C’è chi li chiama cardi, c’è chi li chiama gobbi. Sono piante antiche, dalle grandi coste e dai fiori vistosi. Hanno interessanti proprietà nutritive e sono alla base di molte ricette della tradizione, tipiche dei mesi invernali.
Il cardo, Cynara cardunculus var. altilis, è un pianta nativa dell’area del Mediterraneo, parente stretta del carciofo, che ricorda un poco nel sapore, decisamente amaro.
Il cardo appartiene alla famiglia delle Asteracee, è una pianta erbacea perenne, quiescente nella stagione secca, attiva durante i mesi invernali quando l’apporto idrico è maggiore. Rispetto al cardo selvatico, da cui discende, è più grande, con coste lunghe e tenere e steli esterni più duri e robusti, talvolta ricoperti da spine. In genere le parti esterne e le foglie sono eliminate e si mantiene la parte interna più tenera e gustosa, rimuovendo se necessario le nervature più grandi. Spesso il cardo viene coltivato ricoprendolo parzialmente con terriccio: crescendo alla ricerca della luce la pianta si incurva e per questo motivo in molte zone d’Italia i cardi vengono chiamati gobbi. Ricoprendo lo stelo con carta si ottiene invece una pianta diritta, dalle coste bianche e tenere.

== DATI ESTRATTI ==
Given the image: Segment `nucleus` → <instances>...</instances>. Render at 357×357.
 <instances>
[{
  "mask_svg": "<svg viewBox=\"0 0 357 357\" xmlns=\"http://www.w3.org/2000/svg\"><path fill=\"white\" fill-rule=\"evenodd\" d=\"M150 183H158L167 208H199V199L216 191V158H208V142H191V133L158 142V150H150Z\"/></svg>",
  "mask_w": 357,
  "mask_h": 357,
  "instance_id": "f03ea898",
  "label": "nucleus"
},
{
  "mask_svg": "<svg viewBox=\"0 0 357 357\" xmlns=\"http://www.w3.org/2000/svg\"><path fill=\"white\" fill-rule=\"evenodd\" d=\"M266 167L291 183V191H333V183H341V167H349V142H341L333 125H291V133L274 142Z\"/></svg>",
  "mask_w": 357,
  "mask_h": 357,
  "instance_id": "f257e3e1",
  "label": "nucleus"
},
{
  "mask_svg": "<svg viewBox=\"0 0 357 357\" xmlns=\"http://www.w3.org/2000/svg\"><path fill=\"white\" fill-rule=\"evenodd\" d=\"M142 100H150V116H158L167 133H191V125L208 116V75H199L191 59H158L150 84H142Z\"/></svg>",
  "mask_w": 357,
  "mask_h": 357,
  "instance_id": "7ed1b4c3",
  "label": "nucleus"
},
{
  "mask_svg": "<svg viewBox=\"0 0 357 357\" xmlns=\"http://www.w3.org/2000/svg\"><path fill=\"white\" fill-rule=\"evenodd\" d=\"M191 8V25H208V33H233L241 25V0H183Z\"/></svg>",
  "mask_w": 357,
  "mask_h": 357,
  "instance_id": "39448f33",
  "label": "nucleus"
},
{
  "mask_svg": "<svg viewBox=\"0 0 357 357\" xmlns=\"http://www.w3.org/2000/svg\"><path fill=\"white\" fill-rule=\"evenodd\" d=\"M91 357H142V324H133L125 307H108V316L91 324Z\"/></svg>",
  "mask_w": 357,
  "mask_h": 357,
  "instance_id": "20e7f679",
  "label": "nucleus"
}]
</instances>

== CONSEGNE DELL'ESERCIZIO ==
A. Ricopia parola per parola il brano del testo sui cardi che va da "Il cardo appartiene" fino a "bianche e tenere.".
B. Cita riga per riga, senza cambiare nulla, tutte le voci dei dati estratti qui sopra.

== RISPOSTE SCRITTE ==
A.
Il cardo appartiene alla famiglia delle Asteracee, è una pianta erbacea perenne, quiescente nella stagione secca, attiva durante i mesi invernali quando l’apporto idrico è maggiore. Rispetto al cardo selvatico, da cui discende, è più grande, con coste lunghe e tenere e steli esterni più duri e robusti, talvolta ricoperti da spine. In genere le parti esterne e le foglie sono eliminate e si mantiene la parte interna più tenera e gustosa, rimuovendo se necessario le nervature più grandi. Spesso il cardo viene coltivato ricoprendolo parzialmente con terriccio: crescendo alla ricerca della luce la pianta si incurva e per questo motivo in molte zone d’Italia i cardi vengono chiamati gobbi. Ricoprendo lo stelo con carta si ottiene invece una pianta diritta, dalle coste bianche e tenere.

B.
Given the image: Segment `nucleus` → <instances>...</instances>. Render at 357×357.
 <instances>
[{
  "mask_svg": "<svg viewBox=\"0 0 357 357\" xmlns=\"http://www.w3.org/2000/svg\"><path fill=\"white\" fill-rule=\"evenodd\" d=\"M150 183H158L167 208H199V199L216 191V158H208V142H191V133L158 142V150H150Z\"/></svg>",
  "mask_w": 357,
  "mask_h": 357,
  "instance_id": "f03ea898",
  "label": "nucleus"
},
{
  "mask_svg": "<svg viewBox=\"0 0 357 357\" xmlns=\"http://www.w3.org/2000/svg\"><path fill=\"white\" fill-rule=\"evenodd\" d=\"M266 167L291 183V191H333V183H341V167H349V142H341L333 125H291V133L274 142Z\"/></svg>",
  "mask_w": 357,
  "mask_h": 357,
  "instance_id": "f257e3e1",
  "label": "nucleus"
},
{
  "mask_svg": "<svg viewBox=\"0 0 357 357\" xmlns=\"http://www.w3.org/2000/svg\"><path fill=\"white\" fill-rule=\"evenodd\" d=\"M142 100H150V116H158L167 133H191V125L208 116V75H199L191 59H158L150 84H142Z\"/></svg>",
  "mask_w": 357,
  "mask_h": 357,
  "instance_id": "7ed1b4c3",
  "label": "nucleus"
},
{
  "mask_svg": "<svg viewBox=\"0 0 357 357\" xmlns=\"http://www.w3.org/2000/svg\"><path fill=\"white\" fill-rule=\"evenodd\" d=\"M191 8V25H208V33H233L241 25V0H183Z\"/></svg>",
  "mask_w": 357,
  "mask_h": 357,
  "instance_id": "39448f33",
  "label": "nucleus"
},
{
  "mask_svg": "<svg viewBox=\"0 0 357 357\" xmlns=\"http://www.w3.org/2000/svg\"><path fill=\"white\" fill-rule=\"evenodd\" d=\"M91 357H142V324H133L125 307H108V316L91 324Z\"/></svg>",
  "mask_w": 357,
  "mask_h": 357,
  "instance_id": "20e7f679",
  "label": "nucleus"
}]
</instances>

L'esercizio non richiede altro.